# The request:
From the data below, collect every line that contains the word "closer" and copy each one in full.

[start of Dataset rows]

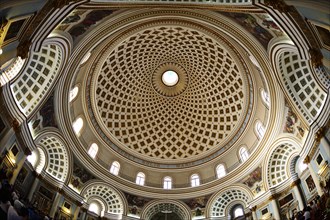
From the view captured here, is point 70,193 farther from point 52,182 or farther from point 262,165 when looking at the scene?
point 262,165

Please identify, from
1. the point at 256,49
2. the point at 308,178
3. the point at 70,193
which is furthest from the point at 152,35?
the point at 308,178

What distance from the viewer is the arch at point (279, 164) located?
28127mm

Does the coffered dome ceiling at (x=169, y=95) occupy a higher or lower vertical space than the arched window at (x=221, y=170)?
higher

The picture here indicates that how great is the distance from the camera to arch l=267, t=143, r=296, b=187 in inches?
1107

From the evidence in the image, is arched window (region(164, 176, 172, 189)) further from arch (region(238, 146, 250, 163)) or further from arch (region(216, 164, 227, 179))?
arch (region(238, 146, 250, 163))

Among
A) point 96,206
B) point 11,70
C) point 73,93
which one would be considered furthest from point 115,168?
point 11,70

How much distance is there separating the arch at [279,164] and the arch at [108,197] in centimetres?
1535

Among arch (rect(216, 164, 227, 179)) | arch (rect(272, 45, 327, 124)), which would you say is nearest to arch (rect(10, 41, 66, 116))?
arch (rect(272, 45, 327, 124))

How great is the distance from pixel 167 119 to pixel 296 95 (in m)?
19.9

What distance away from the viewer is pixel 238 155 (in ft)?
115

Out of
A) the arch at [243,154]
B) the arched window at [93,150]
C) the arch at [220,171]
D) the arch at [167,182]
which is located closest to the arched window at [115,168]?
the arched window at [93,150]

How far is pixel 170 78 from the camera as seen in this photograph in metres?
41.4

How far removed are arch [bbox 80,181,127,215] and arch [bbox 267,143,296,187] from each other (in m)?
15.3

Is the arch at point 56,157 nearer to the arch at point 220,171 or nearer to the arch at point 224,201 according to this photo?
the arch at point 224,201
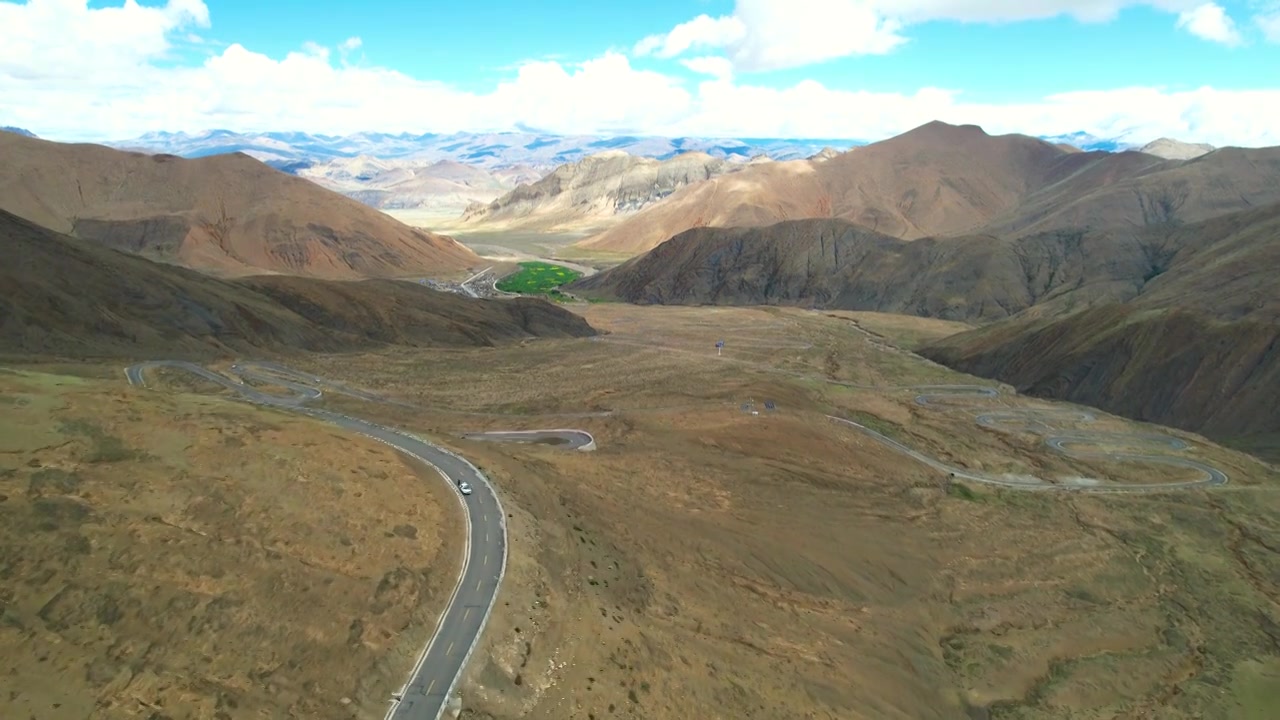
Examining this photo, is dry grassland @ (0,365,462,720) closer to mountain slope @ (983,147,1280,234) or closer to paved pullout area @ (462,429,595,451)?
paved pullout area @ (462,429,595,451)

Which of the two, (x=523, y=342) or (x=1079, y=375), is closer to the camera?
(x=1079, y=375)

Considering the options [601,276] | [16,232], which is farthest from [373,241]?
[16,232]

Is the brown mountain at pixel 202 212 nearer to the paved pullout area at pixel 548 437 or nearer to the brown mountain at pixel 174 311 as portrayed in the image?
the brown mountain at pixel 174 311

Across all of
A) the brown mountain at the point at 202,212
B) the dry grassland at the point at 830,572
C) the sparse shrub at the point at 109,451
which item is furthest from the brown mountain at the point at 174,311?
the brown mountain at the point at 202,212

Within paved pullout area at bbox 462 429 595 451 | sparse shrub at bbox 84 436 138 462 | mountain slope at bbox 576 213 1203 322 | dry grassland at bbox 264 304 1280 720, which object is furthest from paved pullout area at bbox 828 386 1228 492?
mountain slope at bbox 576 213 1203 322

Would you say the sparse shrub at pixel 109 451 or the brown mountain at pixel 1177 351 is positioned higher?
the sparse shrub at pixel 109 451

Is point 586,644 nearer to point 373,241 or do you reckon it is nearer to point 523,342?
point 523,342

[end of Dataset rows]

# Correct output:
Examining this photo, is dry grassland @ (0,365,462,720) closer to mountain slope @ (983,147,1280,234) or closer to paved pullout area @ (462,429,595,451)?
Which of the two, (x=523, y=342) or (x=1079, y=375), is closer to the camera?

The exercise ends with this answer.